東京大学 廣瀬・谷川・鳴海研究室(サイバーインターフェースラボ)の鳴海拓志氏は、強い匂いとデジタルオーバーレイを使用して「食品の味を変える」技術を研究しています。
“味覚”を用いずに味を錯覚させる
映像作家であり食の愛好家でもあるSimon Klose氏は、鳴海氏の開発した“バーチャルクッキー”インターフェース「Meta Cookie」を体験した様子を投稿しています。
本デバイスでは、ARマーカーを印字したクッキーと匂いを付加するエアポンプ付きHMDを使用し、「視覚」と「嗅覚」の情報から「味覚」が変わったように知覚させることができます。
Klose氏は体験後に、「匂いが非常に素早く鼻へ射出されるため、普通のクッキーがレモンクッキーになり、はたまたイチゴクッキーへと変わった」と語っています。
こうした現象は「クロスモーダル現象」と呼ばれており、視覚や聴覚といったある感覚から、別の感覚の情報を勝手に補完するという脳の特性を利用しています。
画像や音よりも複雑な「化学的な信号」を扱う必要のある味覚情報の提示を、味覚情報を用いずに実現している画期的なデバイスです。
様々な実用化が検討
デバイスは現在、カメラの映像にバーチャルなクッキーを重ねるヘッドマウントディスプレイ、匂いを提示する何本ものエアポンプからなるヘッドセットを利用しています。
鳴海氏は現在の「風味を変える」技術以外にも、様々な応用が考えられるとしています。
たとえば、食事の「大きさ」を縮小することで、見た目は少ないのに思ったより食べていた、という技術が実現されれば、食欲不振の人の役に立ちます。
また、病院やホームレスの避難所などでの簡素な食事に対して、匂いによって風味を高めるといったこともできます。
「VAQSO VR」や「OhRoma」など、匂いを提示するデバイスは徐々に出てきています。

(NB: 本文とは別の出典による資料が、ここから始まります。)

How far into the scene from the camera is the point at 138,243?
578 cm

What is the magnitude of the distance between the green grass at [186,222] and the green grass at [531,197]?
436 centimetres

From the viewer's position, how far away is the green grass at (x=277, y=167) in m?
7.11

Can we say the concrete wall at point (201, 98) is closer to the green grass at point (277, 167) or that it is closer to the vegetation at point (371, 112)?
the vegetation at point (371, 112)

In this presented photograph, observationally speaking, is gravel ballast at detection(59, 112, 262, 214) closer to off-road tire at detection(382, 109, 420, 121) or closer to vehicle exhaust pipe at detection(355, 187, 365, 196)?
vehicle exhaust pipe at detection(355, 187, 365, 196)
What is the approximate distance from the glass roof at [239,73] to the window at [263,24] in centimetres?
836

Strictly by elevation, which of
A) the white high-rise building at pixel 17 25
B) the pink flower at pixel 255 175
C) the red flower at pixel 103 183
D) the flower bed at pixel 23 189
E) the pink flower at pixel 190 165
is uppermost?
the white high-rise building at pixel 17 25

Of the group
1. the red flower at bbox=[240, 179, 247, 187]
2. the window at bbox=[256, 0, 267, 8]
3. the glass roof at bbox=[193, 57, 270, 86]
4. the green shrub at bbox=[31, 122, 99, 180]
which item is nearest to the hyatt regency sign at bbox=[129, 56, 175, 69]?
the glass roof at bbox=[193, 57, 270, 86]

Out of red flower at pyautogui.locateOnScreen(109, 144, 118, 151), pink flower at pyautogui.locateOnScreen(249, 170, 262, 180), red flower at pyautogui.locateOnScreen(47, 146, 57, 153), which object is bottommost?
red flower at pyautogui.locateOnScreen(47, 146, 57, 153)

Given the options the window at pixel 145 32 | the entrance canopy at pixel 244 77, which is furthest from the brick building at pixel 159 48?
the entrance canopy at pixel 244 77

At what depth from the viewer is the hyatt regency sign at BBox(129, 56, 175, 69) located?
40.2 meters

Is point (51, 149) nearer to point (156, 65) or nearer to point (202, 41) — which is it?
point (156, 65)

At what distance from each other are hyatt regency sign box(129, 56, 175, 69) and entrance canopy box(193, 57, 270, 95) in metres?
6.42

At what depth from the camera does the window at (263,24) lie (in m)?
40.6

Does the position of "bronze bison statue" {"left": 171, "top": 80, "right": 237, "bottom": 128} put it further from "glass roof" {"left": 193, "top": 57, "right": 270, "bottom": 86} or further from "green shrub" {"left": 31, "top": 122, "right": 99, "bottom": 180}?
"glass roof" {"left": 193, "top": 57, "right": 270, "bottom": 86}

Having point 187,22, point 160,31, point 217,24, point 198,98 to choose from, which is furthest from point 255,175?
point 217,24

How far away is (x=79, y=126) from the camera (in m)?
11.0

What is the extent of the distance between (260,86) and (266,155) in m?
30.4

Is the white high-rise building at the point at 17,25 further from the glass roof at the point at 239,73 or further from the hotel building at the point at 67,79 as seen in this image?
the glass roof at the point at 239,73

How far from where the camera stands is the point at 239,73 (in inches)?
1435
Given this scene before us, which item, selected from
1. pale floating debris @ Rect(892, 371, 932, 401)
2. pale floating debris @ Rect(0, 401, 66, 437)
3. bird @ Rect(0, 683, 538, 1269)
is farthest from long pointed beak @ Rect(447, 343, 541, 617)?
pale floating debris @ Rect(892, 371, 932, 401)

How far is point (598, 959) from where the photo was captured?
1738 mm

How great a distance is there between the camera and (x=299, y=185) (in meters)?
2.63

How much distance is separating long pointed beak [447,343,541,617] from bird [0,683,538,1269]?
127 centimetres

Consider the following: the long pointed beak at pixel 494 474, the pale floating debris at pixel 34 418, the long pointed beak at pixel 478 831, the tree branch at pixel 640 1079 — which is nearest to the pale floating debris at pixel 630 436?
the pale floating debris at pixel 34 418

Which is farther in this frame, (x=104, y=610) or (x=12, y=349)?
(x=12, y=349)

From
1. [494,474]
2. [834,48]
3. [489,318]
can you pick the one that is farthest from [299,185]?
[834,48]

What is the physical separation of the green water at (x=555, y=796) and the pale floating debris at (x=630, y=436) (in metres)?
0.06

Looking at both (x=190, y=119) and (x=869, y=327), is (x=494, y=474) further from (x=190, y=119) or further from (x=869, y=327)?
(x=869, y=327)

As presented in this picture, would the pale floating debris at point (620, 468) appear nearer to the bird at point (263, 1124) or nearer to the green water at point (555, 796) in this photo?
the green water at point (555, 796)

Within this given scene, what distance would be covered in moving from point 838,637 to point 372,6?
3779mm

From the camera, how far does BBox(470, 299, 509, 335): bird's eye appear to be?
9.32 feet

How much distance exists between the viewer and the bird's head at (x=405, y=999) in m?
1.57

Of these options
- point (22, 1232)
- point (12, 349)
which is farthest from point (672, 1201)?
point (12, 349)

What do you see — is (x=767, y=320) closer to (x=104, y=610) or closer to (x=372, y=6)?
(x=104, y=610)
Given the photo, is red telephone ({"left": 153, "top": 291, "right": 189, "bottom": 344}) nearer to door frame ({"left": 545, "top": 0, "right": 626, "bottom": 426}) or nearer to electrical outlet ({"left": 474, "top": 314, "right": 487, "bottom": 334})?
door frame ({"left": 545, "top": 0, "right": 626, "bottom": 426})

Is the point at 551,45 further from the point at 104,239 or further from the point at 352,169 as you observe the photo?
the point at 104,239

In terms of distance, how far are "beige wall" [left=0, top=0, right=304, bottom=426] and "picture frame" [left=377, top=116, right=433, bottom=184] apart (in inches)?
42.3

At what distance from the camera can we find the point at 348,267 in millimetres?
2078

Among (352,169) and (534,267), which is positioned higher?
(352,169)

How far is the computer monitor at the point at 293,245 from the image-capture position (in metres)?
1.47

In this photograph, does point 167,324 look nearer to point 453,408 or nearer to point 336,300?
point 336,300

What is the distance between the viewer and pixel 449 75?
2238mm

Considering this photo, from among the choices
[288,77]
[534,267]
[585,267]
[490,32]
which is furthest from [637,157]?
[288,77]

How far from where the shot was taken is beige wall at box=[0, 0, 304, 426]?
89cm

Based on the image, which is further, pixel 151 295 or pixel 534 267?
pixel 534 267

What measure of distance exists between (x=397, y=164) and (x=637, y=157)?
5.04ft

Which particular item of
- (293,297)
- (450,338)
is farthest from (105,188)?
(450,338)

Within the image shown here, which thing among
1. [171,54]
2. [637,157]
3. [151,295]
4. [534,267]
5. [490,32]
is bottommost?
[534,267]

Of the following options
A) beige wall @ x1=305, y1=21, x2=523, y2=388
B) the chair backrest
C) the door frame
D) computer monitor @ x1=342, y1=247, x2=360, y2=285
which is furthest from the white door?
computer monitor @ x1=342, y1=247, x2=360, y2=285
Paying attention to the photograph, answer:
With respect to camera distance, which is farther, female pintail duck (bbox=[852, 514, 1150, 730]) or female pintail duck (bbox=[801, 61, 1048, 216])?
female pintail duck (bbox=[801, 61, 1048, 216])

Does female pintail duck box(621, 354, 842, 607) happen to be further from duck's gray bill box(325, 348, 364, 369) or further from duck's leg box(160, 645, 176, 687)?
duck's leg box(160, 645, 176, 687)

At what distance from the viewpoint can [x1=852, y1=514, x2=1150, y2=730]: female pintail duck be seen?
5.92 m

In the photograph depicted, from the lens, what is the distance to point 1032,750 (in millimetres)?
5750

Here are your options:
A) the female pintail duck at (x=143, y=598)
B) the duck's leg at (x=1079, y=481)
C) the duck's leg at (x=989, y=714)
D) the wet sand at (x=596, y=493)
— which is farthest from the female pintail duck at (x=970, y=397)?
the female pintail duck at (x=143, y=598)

「Meta Cookie」の技術を用いて、味覚を錯覚させるVRの登場も近いかもしれません。
(参考)
VR Scout / Bizarre VR Headset Can Change The Taste Of Food(英語)
https://vrscout.com/news/bizarre-vr-headset-taste-food/
鳴海 拓志, 谷川 智洋, 廣瀬 通孝 – “Meta Cookie : 拡張現実感によって味が変化するクッキー”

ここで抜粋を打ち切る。